Peter's contention that Tamil is using high vowels for breaking of
disallowed clusters is probably more right than wrong, given the very very
extensive literature on loan phonology and the tendency for languages
phonologically similar to Tamil to do so.
It is highly unlikely that one will find an inserted "unvoiced"
vowel in cases where the surrounding environment is not unvoiced....
Take for instance the case of Japanese... 1. Japanese inserts high
vowels (usually <u> [u-]) for loan words that have initial consonant
clusters that are not native, 2.Japanese also has voiceless vowels.
Are these two necessarily correlated?
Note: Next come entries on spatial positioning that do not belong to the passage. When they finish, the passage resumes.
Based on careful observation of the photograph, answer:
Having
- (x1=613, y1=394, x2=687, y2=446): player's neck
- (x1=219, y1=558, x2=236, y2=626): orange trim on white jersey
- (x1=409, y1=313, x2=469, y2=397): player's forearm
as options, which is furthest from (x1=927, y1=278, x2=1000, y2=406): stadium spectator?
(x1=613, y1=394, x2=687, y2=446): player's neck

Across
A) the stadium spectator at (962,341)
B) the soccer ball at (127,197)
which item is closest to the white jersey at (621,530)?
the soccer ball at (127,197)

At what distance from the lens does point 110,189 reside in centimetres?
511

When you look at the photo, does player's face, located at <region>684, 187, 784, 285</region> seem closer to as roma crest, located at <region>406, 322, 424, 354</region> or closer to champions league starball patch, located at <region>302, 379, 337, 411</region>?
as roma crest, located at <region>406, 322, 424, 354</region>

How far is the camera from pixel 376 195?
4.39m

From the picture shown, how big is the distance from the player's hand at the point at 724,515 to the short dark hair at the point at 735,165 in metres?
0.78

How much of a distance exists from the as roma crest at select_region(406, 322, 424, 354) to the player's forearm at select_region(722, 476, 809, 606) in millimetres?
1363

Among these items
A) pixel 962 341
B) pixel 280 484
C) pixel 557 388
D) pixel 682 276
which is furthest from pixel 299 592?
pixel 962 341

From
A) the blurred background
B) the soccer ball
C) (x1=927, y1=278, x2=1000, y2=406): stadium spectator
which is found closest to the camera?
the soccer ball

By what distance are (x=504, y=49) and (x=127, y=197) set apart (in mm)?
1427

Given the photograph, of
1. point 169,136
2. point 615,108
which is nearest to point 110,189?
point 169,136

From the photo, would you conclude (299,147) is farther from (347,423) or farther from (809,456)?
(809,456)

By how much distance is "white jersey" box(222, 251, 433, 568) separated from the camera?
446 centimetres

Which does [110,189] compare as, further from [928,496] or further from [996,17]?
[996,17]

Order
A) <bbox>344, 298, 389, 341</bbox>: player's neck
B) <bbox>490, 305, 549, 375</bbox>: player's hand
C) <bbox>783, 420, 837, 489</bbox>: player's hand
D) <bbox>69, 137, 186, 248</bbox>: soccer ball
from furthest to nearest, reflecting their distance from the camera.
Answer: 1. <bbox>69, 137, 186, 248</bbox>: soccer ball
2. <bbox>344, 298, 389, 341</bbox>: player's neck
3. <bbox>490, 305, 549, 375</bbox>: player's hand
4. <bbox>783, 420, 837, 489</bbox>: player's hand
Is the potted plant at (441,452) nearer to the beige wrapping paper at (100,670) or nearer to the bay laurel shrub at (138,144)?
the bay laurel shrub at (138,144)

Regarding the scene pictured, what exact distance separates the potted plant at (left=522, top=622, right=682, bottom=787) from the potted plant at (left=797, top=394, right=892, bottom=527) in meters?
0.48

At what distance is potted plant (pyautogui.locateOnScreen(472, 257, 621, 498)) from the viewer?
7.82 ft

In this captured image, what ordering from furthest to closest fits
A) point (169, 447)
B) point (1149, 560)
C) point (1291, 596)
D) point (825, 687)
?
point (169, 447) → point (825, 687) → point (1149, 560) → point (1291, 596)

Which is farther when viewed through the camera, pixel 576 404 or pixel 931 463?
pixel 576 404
No... (1) happens to be a
phonological process that takes place when loanwords have to be adapted,
while (2) takes place in Japanese as a language universal.
Taking two words found loaned into Japanese: "beefsteak" and
"blue(jeans)" we can examine the two processes at work.

<beefsteak>
/bi:fstejk/ (Eng.)
*bi Pu- su- te: ki
[biPu-<o>su-<o>te:ki<o>]
/bihuste:ki/

-=high vowels in Japanese /i, u/ [i, u-] are devoiced when surrounded by
two unvoiced segments, where word final boundaries (which basically equal
zero) are included.

It would then seem that Japanese speakers, whose unvoiced high vowels seem
to mimic clustering in languages like English, must then use unvoiced
vowels to represent clusters... _wrong_.

"Bluejeans" provides a nice counter... we expect that there will be an
unvoiced vowel where we find the English bl- cluster...

<bluejeans>
/bluwdZijnz/
*bu ru-: ji: n zu-
[bu- ru-: ji: n zu-]
/bu ru: ji: n zu/

>Possibly, but the argument from the Tamil seems to be that
>they don't alter the pronunciation, they simply perceive
>the near-voiceless vowel which Hindi and English speakers
>do not perceive.

Why should one posit a segment (near-voiceless vowel) in two
languages for which they are not phonemic/phonetic in native words?
It's much more likely that speakers of a language, whose structure
disallows clusters, will insert segments to allow for pronunciation, rather
than vice versa.

>The Tamil have considered but more or less rejected using
>all the grantha characters for consonant conjuncts. It is
>an ongoing debate. They won't use the pulli or consonant
>plus inherent vowel form.

That's largely due to inherent intuition... however, grantha
conjuncts were exactly that... without any required vowel intervening
between the letters... since Tamil doesn't allow for CC- onsets, of course
they'd disprefer any such analysis... no?